[Extracted page text data]
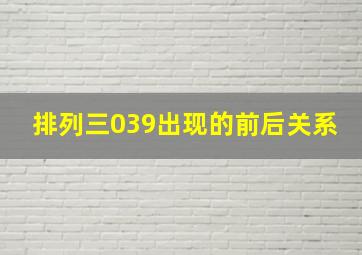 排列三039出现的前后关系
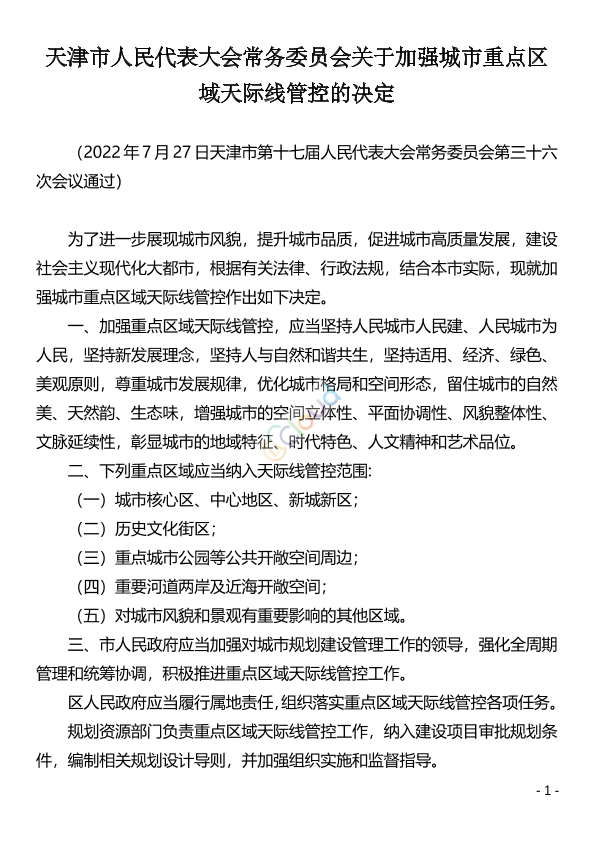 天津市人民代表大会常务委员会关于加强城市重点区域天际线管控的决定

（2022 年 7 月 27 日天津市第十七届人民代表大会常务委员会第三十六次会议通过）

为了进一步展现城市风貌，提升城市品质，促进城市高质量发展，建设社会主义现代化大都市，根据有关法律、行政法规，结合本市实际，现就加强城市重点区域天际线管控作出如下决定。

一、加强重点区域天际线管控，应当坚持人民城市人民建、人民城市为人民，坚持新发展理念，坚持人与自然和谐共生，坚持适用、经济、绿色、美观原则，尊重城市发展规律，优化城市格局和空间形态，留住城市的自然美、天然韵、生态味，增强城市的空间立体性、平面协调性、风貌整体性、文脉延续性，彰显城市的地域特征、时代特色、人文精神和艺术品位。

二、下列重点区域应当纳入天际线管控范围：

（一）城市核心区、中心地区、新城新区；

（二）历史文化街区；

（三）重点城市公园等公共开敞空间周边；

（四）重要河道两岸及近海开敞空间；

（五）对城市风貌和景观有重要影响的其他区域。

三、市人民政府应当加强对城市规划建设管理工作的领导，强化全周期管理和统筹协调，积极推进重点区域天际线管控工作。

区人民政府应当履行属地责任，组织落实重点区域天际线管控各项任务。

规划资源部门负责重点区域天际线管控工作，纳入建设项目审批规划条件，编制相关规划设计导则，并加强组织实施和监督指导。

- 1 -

* * *

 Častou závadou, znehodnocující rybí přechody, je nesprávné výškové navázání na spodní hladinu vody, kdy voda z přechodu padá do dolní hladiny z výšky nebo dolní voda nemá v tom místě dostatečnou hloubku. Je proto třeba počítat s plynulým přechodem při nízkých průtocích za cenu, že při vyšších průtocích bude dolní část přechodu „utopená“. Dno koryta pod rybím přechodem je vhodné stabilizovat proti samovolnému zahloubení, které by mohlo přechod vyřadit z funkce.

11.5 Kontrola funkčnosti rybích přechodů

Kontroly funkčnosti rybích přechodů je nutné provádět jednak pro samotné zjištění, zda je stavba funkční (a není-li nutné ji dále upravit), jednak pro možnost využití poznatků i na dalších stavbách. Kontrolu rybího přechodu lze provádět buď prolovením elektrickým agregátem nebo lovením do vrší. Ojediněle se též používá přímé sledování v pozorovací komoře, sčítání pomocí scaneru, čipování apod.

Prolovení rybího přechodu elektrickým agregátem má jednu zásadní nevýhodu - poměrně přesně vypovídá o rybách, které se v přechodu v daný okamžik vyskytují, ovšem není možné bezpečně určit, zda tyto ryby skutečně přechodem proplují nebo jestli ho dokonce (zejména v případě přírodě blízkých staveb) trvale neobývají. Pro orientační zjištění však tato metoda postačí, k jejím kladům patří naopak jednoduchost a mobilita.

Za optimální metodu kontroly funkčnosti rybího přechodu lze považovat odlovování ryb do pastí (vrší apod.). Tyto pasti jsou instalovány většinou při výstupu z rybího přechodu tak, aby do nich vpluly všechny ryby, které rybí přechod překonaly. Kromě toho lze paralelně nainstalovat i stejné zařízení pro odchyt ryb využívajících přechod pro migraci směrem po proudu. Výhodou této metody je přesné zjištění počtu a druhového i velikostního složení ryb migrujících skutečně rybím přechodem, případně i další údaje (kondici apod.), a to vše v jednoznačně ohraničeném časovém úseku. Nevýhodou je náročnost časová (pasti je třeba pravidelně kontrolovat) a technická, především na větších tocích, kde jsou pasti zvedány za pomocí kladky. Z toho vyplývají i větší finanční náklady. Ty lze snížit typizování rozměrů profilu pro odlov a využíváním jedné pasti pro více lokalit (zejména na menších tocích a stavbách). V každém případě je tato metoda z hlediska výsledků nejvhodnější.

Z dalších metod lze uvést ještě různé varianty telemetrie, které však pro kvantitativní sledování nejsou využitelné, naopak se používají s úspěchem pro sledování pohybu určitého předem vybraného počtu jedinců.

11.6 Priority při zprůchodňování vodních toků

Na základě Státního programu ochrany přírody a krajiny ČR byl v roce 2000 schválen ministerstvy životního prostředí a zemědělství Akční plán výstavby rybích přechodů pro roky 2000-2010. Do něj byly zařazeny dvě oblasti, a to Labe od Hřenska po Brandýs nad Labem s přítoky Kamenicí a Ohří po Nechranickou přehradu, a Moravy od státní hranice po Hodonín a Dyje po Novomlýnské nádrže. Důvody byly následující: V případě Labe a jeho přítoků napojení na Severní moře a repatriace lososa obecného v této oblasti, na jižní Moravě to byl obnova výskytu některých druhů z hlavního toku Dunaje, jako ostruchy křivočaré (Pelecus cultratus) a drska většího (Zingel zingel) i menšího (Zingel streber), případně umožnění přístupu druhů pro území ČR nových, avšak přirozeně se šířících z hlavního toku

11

...

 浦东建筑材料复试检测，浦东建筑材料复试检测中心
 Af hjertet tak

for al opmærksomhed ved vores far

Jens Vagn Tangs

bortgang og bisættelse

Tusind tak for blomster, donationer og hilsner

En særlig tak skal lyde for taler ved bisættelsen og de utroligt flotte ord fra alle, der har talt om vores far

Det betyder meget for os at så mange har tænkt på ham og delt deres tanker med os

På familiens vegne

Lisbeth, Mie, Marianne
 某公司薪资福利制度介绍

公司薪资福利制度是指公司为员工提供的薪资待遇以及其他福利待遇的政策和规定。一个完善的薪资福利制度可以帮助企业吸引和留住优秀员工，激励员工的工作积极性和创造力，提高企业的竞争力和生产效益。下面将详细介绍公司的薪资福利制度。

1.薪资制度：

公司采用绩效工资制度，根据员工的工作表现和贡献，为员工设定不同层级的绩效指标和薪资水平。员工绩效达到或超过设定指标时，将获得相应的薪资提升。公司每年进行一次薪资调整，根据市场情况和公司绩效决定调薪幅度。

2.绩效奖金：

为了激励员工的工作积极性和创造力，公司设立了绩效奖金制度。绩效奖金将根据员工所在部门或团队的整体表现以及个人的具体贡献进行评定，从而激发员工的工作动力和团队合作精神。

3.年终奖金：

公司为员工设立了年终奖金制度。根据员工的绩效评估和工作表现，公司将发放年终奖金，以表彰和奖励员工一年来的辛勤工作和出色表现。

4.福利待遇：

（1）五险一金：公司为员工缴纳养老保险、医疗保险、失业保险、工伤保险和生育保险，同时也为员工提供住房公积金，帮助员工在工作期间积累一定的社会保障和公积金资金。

• [Task item]: Out of the records above, return only the lines from the one with "天津市人民代表大会常务委员会关于加强城市重点区域天际线管控的决定" through the one with "为了进一步展现城市风貌，提升", exactly, and none of the pictures.

• [Response]:
 天津市人民代表大会常务委员会关于加强城市重点区域天际线管控的决定

（2022 年 7 月 27 日天津市第十七届人民代表大会常务委员会第三十六次会议通过）

为了进一步展现城市风貌，提升城市品质，促进城市高质量发展，建设社会主义现代化大都市，根据有关法律、行政法规，结合本市实际，现就加强城市重点区域天际线管控作出如下决定。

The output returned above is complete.